Does this make sense?  I raised the possibility the First Aid utility might be a feature with Leopard.  Since I have Tiger OS (10.4.11), I thought this might be the a contributing factor why it didn't show up.

Still, all I need to do is format this new HD, right?  Can't be that complicated (I hope).  Can anybody help?


----------



## #1 Rhapsody (Jul 28, 2009)

Open the Applications folder, open the Utilities Folder, then open Disk Utility.  Select the drive, click erase, choose the name and format of the drive, and click erase.


----------



## DeltaMac (Jul 28, 2009)

The format for your new hard drive should be changed to Mac OS Extended - (journaled is optional).


----------



## rain (Jul 28, 2009)

Thanks DeltaMac and #1 Rhapsody for your responses.  Can I clarify a couple of things?  #1 Rhapsody wrote:

<Open the Applications folder, open the Utilities Folder, then open Disk Utility. Select the drive, click erase, choose the name and format of the drive, and click erase.>

When I open Disk Utility pertaining to the new HD I see 698.6 GB WD (for Western Digital), then below that which looks like a subfolder, "My Book" (Western Digital's name for the HD).  I click on each one of these, then click Erase, choose Mac OS Extended for the Volume Format, name it, or can I leave it untitled (as is)?  Just curious, how does journaled differ from without journaled?

What about the Security Options button?  It defaults to "Don't Erase Data".  Should I leave it on the default, or choose another option (Zero out data, 7 pass erase, 35 pass erase)?
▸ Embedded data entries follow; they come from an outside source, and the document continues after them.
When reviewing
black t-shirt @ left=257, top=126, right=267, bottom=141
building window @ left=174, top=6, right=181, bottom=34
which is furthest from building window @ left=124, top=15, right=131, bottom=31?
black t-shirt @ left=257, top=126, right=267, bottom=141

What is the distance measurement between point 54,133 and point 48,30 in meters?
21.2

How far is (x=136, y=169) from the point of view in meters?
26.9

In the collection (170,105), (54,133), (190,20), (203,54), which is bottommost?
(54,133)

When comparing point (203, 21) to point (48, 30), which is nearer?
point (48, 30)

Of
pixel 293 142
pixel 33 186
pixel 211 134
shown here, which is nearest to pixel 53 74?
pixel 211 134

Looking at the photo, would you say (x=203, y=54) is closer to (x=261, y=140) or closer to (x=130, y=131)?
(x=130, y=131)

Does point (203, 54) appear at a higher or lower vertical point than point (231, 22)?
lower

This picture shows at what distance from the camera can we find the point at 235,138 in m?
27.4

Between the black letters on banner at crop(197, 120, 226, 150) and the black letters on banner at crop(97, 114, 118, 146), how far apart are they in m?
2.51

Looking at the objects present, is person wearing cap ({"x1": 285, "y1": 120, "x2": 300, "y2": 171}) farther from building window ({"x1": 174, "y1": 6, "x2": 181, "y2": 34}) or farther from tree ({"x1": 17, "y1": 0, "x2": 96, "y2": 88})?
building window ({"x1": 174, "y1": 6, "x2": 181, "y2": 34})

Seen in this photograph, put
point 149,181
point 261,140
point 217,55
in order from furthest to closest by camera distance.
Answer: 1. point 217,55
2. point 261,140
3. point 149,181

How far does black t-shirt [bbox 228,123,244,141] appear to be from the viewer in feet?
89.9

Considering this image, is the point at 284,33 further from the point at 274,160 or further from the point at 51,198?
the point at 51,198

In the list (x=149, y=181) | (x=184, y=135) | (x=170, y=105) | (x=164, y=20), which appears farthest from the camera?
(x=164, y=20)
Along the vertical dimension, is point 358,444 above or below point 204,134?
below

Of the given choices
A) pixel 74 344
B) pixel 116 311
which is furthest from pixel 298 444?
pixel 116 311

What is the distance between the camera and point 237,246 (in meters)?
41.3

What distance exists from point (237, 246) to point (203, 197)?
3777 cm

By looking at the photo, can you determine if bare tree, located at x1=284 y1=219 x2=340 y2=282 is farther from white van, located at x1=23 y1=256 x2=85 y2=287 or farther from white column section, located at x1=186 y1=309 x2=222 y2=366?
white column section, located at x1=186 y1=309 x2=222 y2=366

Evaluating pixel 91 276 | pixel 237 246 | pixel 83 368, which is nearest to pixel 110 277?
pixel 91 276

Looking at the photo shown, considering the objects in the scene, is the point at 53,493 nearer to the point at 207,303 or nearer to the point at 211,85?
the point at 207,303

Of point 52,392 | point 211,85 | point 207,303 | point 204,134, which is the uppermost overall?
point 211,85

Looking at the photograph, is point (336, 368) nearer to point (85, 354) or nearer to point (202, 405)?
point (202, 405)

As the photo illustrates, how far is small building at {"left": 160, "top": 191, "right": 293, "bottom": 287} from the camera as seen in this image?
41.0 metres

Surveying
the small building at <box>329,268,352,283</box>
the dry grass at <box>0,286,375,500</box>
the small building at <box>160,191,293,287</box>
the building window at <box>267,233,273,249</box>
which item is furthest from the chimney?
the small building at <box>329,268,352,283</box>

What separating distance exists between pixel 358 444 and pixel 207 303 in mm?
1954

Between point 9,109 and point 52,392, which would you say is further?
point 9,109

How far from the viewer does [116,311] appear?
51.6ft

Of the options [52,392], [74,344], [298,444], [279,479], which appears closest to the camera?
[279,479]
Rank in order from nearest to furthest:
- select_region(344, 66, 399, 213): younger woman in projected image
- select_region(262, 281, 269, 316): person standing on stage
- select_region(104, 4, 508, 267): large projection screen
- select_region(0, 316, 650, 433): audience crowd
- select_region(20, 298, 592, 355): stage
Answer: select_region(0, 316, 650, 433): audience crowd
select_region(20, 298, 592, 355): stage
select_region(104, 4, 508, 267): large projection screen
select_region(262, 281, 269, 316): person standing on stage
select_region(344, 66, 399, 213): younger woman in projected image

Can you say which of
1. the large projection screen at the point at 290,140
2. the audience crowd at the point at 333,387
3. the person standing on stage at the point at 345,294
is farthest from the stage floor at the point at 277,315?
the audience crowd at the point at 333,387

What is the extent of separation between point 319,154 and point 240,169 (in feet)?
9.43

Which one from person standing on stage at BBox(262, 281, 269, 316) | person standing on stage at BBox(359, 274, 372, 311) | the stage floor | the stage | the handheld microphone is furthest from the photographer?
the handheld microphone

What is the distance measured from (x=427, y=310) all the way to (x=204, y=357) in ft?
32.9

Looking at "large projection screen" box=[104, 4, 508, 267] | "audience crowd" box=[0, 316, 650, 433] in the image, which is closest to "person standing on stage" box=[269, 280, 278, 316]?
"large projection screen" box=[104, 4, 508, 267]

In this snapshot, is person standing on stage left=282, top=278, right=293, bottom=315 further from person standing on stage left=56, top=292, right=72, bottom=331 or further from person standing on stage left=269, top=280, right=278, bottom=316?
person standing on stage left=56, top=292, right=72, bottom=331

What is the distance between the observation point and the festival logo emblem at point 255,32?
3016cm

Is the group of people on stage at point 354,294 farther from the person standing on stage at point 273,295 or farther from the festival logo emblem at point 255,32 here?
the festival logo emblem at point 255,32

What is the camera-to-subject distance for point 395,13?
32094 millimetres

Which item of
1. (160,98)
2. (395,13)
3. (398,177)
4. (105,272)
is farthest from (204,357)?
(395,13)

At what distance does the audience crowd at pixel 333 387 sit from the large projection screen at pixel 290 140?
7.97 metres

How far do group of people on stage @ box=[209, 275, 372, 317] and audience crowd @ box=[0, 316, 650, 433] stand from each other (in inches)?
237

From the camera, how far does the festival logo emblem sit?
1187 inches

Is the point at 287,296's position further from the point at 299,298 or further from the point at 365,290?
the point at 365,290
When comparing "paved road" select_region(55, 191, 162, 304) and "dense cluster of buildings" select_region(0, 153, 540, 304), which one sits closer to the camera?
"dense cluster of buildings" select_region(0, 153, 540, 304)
Really appreciate your help.  Thanks again!


----------



## DeltaMac (Jul 28, 2009)

The WD line is your hard drive (the device), and the 'My Book' line is the drive partition. (If you decide to create multiple partitions, you would then see a line for each of those partitions, all underneath that WD line.) You don't have to name your partition, it will just stay as Untitled, in that case. Or, you can name it Bob, or Janice, or Drive, or whatever.... Journaliing makes no difference, unless you have OS X installed on that external drive, and you are booted to that system. If you have data on that drive, then the multi-pass will assure that data cannot be recovered by any normal method. The 35-pass is acceptable for US government deletion of sensitive data, from what I have read. It takes a really long time, and serves no purpose on a new hard drive, other than causing a lot of stress on the hard drive. Not recommended unless you MUST use it to clear previous data. Leave that on the default for a normal erase.


----------



## rain (Jul 28, 2009)

Hey DeltaMac, I just formatted and all seems well.  Thank you!!


----------



## Randy Singer (Jul 28, 2009)

In the Bombich Forums is an excellent post on how to properly prepare your new external HD before you use it:
http://forums.bombich.com/viewtopic.php?t=4084


----------



## rain (Jul 28, 2009)

Thanks Randy.  I will check out the Bombich Forums as well as your article on routine maintenance for OS X.


----------